The environment is also a big theme in the publishing world. People have been really affected by plastic and want to create less waste and buy less ‘stuff’. Cleaning and decluttering is a big trend too. As the political world is so out of control and people feel powerless, they want to control the things they can like their homes and environment and try and find some sort of order. We’re all seeking simplicity. If you keep things simple you have more time to focus on the important things in life and also use that time to learn new things. It’s very telling that the non-fiction book that created the biggest buzz at the London Book Fair was a memoir about a Swedish father and son who go on eel fishing expeditions together. It’s about simple pleasures, a mutual love of nature and gaining understanding of a mysterious fish!
What about food trends?In 2015 we published ‘Deliciously Ella’ which was the biggest-selling debut cookbook and helped spark a healthy eating revolution in the UK. People still want these kinds of books but it’s less about specific trends. So they might not be fully vegan but there’s a definite movement towards eating less meat and eating more vegetables and people want books that will give them inspiration and easy ways to do that.
Do you ever approach authors directly? There’s a big leaning towards expertise so often we will spot a trend and find someone who is an expert in that area. Social media is still relevant but it’s more about engagement and having a unique voice rather than necessarily having a huge amount of followers. We’re looking for people who are saying something in a different way to everyone else.

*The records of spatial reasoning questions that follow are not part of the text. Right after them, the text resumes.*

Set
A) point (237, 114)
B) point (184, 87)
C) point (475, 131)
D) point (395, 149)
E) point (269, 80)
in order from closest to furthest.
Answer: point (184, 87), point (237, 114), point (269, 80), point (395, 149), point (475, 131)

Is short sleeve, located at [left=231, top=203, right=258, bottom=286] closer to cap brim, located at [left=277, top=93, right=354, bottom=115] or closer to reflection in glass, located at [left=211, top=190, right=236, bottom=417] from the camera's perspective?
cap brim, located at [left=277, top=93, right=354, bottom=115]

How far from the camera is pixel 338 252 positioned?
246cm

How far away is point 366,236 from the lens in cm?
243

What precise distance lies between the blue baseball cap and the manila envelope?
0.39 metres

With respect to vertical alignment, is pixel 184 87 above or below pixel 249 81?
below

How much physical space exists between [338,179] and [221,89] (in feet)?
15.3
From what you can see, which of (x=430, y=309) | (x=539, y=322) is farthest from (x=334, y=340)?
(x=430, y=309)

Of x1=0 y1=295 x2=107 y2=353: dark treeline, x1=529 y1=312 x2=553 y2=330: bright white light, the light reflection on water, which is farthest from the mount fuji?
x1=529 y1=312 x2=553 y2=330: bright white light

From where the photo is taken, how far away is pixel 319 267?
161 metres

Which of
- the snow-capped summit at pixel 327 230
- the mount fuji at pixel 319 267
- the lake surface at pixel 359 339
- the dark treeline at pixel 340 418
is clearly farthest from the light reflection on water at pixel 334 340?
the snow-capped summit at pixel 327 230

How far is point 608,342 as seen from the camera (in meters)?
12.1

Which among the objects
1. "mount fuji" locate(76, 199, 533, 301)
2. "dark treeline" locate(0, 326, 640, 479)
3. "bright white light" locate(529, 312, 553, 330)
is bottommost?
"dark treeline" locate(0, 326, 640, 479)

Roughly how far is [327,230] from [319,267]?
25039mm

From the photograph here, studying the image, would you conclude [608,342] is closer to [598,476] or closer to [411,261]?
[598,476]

What’s on your reading pile? I’m currently reading ‘Bookworm’ by Lucy Mangan which is reminding me of so many lost and much-loved children’s books. I recently finished ‘The Salt Path’ which was very powerful. It’s a love story and a story of loss and new beginnings as well as an interesting take on the fine line between having it all and having nothing. It’s very worthy of all the recognition it’s had. I’m about to start reading ‘Sweet Sorrow’ the new one from David Nicholls which is Hodder’s big summer read – I’m lucky to have a proof copy.
Which books do you wish you’d published?‘Mindfulness’ by Mark Williams and Dr Danny Penman. It outlined a new and effective model of self-help that’s gone on to sell more than 100k copies – it’s what we call a ‘category killer’ in the trade. I also would have loved to publish Marie Kondo – an incredible and unexpected phenomenon.